À peine quelqu’un accepterait-il de mourir pour un juste ; peut-être oserait-on mourir pour une personne particulièrement bonne.
Mais Dieu manifeste la grandeur de son propre amour envers nous en ceci : alors que nous étions encore pécheurs, le Christ est mort pour nous.
À bien plus forte raison, maintenant que nous avons été déclarés justes par son sang, serons-nous sauvés par lui de la colère.
Car si, lorsque nous étions ennemis, nous avons été réconciliés avec Dieu par la mort de son Fils, à bien plus forte raison, maintenant réconciliés, serons-nous sauvés par sa vie.
Et ce n’est pas tout : nous plaçons aussi notre fierté en Dieu par notre Seigneur Jésus Christ, par qui nous avons maintenant reçu la réconciliation.
Voilà pourquoi, de même que le péché est entré dans le monde par un seul homme, et la mort par le péché, ainsi la mort a atteint tous les humains, dans une situation où tous ont péché.
Le péché était en effet déjà dans le monde avant la Loi ; pourtant, lorsqu’il n’y a pas de loi, le péché n’est pas porté au compte comme transgression formulée.
Malgré cela, la mort a régné d’Adam jusqu’à Moïse, même sur ceux qui n’avaient pas péché par une transgression semblable à celle d’Adam. Adam devient ainsi une figure de celui qui devait venir.

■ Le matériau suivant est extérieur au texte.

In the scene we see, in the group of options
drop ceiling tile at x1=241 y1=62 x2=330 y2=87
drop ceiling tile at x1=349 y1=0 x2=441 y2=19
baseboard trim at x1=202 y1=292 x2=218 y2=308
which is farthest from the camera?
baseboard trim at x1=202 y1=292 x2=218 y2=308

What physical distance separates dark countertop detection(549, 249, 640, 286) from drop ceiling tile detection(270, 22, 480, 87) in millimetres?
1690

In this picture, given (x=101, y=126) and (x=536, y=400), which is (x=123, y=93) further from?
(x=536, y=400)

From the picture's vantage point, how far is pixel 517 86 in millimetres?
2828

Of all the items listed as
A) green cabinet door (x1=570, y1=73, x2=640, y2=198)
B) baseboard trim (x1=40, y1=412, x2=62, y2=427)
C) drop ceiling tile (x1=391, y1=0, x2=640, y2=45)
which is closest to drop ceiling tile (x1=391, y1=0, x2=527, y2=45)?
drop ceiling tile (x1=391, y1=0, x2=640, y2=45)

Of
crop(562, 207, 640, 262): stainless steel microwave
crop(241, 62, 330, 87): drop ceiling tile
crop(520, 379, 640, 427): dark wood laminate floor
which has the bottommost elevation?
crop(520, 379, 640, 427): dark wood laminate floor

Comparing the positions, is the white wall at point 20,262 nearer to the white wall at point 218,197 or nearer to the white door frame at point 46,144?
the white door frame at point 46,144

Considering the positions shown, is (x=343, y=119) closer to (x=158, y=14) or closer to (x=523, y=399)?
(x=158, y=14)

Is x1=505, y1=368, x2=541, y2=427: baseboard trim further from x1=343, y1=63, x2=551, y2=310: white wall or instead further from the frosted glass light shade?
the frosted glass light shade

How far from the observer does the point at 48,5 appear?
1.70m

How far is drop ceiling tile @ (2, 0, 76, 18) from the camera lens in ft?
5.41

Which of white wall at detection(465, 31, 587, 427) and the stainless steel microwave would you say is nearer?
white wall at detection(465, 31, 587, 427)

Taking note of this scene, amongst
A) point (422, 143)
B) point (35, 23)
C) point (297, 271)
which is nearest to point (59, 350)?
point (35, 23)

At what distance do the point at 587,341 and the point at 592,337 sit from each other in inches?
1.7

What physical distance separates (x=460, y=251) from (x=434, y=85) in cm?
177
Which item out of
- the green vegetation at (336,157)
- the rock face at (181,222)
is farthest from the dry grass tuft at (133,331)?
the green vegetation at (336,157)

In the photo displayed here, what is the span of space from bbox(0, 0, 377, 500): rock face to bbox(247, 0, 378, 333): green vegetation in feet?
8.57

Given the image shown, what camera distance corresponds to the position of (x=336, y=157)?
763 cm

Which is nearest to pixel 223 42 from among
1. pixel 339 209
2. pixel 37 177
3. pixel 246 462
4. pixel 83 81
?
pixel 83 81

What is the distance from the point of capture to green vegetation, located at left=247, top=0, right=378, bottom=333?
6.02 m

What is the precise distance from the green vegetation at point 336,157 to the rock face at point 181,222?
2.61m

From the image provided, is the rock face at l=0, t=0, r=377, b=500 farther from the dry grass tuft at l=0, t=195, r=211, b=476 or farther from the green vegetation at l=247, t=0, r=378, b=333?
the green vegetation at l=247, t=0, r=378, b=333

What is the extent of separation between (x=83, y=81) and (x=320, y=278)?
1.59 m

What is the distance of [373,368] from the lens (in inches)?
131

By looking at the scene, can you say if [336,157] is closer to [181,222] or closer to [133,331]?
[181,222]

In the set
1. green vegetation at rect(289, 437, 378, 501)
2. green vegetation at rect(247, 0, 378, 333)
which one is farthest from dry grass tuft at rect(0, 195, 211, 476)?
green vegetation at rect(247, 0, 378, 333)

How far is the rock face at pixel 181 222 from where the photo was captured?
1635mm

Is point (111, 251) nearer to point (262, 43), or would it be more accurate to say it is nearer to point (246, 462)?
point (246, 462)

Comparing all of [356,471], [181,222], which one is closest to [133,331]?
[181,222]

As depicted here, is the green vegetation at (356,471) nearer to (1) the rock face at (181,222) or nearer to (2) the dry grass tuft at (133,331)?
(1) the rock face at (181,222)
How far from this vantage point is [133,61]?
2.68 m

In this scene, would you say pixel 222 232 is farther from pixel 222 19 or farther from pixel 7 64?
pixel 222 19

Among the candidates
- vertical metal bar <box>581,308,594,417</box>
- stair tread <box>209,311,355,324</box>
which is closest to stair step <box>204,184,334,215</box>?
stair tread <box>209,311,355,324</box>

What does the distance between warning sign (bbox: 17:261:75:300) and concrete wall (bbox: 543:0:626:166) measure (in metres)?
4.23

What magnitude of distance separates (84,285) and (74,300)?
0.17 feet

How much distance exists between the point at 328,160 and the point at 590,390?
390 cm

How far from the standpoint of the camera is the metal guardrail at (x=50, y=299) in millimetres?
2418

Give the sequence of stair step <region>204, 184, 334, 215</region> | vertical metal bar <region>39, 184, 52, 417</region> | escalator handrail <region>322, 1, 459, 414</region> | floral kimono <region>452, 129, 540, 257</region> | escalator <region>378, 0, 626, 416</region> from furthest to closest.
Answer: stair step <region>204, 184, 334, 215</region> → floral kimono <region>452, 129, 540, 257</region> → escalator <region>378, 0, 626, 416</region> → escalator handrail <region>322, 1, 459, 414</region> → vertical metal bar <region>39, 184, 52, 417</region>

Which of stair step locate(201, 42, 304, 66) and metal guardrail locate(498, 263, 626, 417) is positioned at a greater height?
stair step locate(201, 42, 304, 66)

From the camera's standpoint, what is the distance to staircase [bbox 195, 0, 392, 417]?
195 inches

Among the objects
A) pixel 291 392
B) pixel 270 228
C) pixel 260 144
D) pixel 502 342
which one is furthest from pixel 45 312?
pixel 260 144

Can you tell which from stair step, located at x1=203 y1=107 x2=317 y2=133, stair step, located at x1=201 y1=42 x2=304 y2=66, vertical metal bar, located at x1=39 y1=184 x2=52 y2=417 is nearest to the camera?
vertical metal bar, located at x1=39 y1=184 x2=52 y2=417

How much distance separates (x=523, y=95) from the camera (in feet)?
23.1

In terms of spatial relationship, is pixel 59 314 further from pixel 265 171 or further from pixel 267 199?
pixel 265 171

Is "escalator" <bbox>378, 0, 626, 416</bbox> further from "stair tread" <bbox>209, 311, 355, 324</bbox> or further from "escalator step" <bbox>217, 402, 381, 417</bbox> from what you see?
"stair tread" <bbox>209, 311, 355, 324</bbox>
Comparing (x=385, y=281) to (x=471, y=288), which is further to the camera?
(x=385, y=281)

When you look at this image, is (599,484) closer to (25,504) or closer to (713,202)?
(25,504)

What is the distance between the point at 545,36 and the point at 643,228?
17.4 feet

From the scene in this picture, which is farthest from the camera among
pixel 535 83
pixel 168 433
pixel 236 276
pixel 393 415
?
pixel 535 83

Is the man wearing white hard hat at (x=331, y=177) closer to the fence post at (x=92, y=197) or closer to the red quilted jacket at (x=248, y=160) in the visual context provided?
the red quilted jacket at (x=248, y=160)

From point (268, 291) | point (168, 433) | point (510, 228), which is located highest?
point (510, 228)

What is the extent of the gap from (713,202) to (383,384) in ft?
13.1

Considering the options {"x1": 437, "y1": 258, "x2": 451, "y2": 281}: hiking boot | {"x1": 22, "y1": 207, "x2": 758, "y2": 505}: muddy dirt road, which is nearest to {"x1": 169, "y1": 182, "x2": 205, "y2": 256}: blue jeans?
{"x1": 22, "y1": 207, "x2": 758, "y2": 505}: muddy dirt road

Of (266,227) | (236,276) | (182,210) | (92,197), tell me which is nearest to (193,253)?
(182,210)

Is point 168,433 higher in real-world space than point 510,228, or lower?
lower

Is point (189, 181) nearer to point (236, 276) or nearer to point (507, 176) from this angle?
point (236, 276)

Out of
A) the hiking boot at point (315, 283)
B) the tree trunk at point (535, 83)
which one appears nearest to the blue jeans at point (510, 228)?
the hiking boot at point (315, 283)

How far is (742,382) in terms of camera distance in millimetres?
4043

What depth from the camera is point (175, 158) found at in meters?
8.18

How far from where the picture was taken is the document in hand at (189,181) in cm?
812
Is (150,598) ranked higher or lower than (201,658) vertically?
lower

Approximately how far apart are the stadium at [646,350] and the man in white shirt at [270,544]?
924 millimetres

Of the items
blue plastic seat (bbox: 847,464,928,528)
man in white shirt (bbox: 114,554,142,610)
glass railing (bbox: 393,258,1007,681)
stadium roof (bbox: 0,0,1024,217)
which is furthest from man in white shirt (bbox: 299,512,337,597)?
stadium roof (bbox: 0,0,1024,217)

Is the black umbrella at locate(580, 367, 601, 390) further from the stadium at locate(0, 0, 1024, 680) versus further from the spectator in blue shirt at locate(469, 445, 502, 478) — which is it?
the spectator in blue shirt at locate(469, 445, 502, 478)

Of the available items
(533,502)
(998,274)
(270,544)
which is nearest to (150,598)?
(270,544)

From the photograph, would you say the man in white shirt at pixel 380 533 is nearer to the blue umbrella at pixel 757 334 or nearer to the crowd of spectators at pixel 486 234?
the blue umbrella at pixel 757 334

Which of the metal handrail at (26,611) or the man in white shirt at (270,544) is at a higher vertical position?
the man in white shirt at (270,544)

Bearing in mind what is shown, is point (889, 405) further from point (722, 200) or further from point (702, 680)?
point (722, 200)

Mais le don gratuit n’est pas simplement l’équivalent inverse de la faute. Si la faute d’un seul a entraîné la mort des nombreux, combien plus la grâce de Dieu et le don accordé dans la grâce d’un seul homme, Jésus Christ, ont-ils abondé pour les nombreux.
Et le don ne produit pas le même résultat que la faute d’un seul : le jugement parti d’une seule faute aboutit à la condamnation, tandis que le don gratuit répond à de nombreuses fautes et aboutit à l’acquittement.
Si, par la faute d’un seul, la mort a régné par ce seul homme, combien plus ceux qui reçoivent l’abondance de la grâce et le don de la justice régneront-ils dans la vie par le seul Jésus Christ.
Ainsi donc, comme une seule faute a conduit l’humanité à la condamnation, de même un seul acte juste ouvre à tous les humains une justification qui donne la vie.
Comme la désobéissance d’un seul homme a constitué les nombreux pécheurs, de même l’obéissance d’un seul constituera les nombreux justes.
La Loi est intervenue de sorte que la faute apparaisse et se multiplie ; mais là où le péché s’est multiplié, la grâce a surabondé bien au-delà,
afin que, comme le péché a exercé son règne dans la mort, la grâce exerce à son tour son règne par la justice, en vue de la vie éternelle, par Jésus Christ notre Seigneur.